[CVP]: Fold `icmp eq X, C` to `trunc X to i1` if C=2k+1 and X in [2k, 2k+1] #83829

YanWQ-monad · 2024-03-04T11:41:10Z

For

define i1 @src(i8 %x) {
  %1 = icmp ult i8 %x, 2
  br i1 %1, label %bb1, label %bb2

bb2:
  %2 = tail call i1 @dynamic()
  br label %bb3

bb1:
  %3 = icmp eq i8 %x, 1 ; <===
  br label %bb3

bb3:
  %4 = phi i1 [ %3, %bb1 ], [ %2, %bb2 ]
  ret i1 %4
}

declare i1 @dynamic()

we can fold icmp eq i8 %x, 1 to trunc i8 %x to i1 since x is in [0, 1].
The alive2 proof is https://alive2.llvm.org/ce/z/sGig3-.

Generally, for

icmp eq X, C if C = 2k+1 and X is in [2k, 2k+1]
or icmp ne X, C if C = 2k and X is in [2k, 2k+1]
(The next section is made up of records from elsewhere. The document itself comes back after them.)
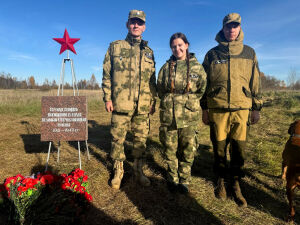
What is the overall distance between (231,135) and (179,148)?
0.83m

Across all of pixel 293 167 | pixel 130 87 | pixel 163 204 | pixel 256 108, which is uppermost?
pixel 130 87

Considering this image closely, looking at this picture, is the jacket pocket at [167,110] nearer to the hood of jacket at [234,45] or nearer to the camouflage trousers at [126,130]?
the camouflage trousers at [126,130]

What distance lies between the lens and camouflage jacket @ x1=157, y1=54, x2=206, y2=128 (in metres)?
2.93

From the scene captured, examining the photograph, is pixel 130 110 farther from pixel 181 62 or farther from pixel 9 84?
pixel 9 84

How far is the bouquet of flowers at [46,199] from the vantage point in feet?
7.14

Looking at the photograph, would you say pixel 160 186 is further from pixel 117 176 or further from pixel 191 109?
pixel 191 109

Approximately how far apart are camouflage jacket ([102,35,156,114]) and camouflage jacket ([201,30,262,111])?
1.08 m

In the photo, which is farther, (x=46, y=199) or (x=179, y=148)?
(x=179, y=148)

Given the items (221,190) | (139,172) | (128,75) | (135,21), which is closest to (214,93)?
(128,75)

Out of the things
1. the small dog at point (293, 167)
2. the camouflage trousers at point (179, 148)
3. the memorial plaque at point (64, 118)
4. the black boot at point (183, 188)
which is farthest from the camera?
the memorial plaque at point (64, 118)

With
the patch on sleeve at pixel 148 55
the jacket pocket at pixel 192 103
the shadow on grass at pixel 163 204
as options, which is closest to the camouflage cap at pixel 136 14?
the patch on sleeve at pixel 148 55

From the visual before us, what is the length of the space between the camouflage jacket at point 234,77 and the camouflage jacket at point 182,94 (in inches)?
9.2

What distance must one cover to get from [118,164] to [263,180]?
2696mm

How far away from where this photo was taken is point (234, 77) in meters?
2.87
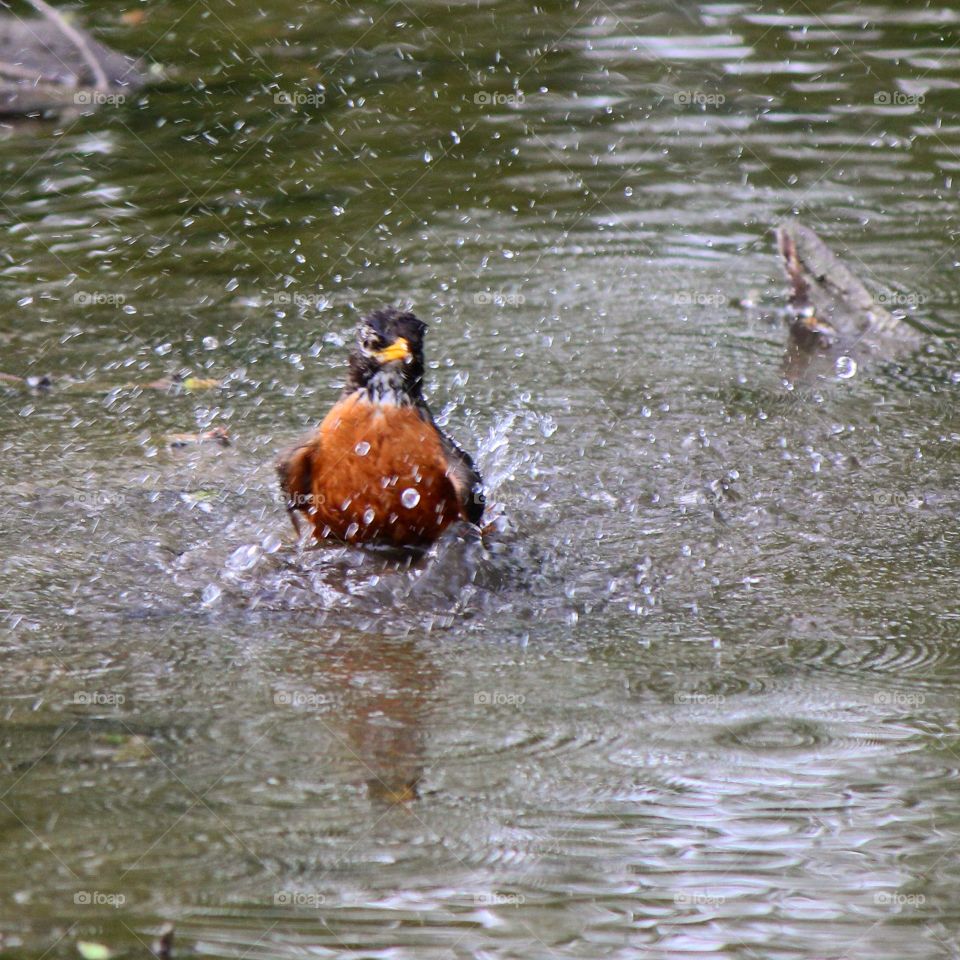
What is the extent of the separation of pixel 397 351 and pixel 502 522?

we can fold it to trunc X to i1.

With this fold, RISC-V can eliminate two instructions, while ARM can eliminate one instruction on the hot path. Link: https://godbolt.org/z/xMTbP94Yn.
The real-world case: rust-lang/rust#121673

github-actions · 2024-03-04T11:41:27Z

Thank you for submitting a Pull Request (PR) to the LLVM Project!

This PR will be automatically labeled and the relevant teams will be
notified.

If you wish to, you can add reviewers by using the "Reviewers" section on this page.

If this is not working for you, it is probably because you do not have write
permissions for the repository. In which case you can instead tag reviewers by
name in a comment by using @ followed by their GitHub username.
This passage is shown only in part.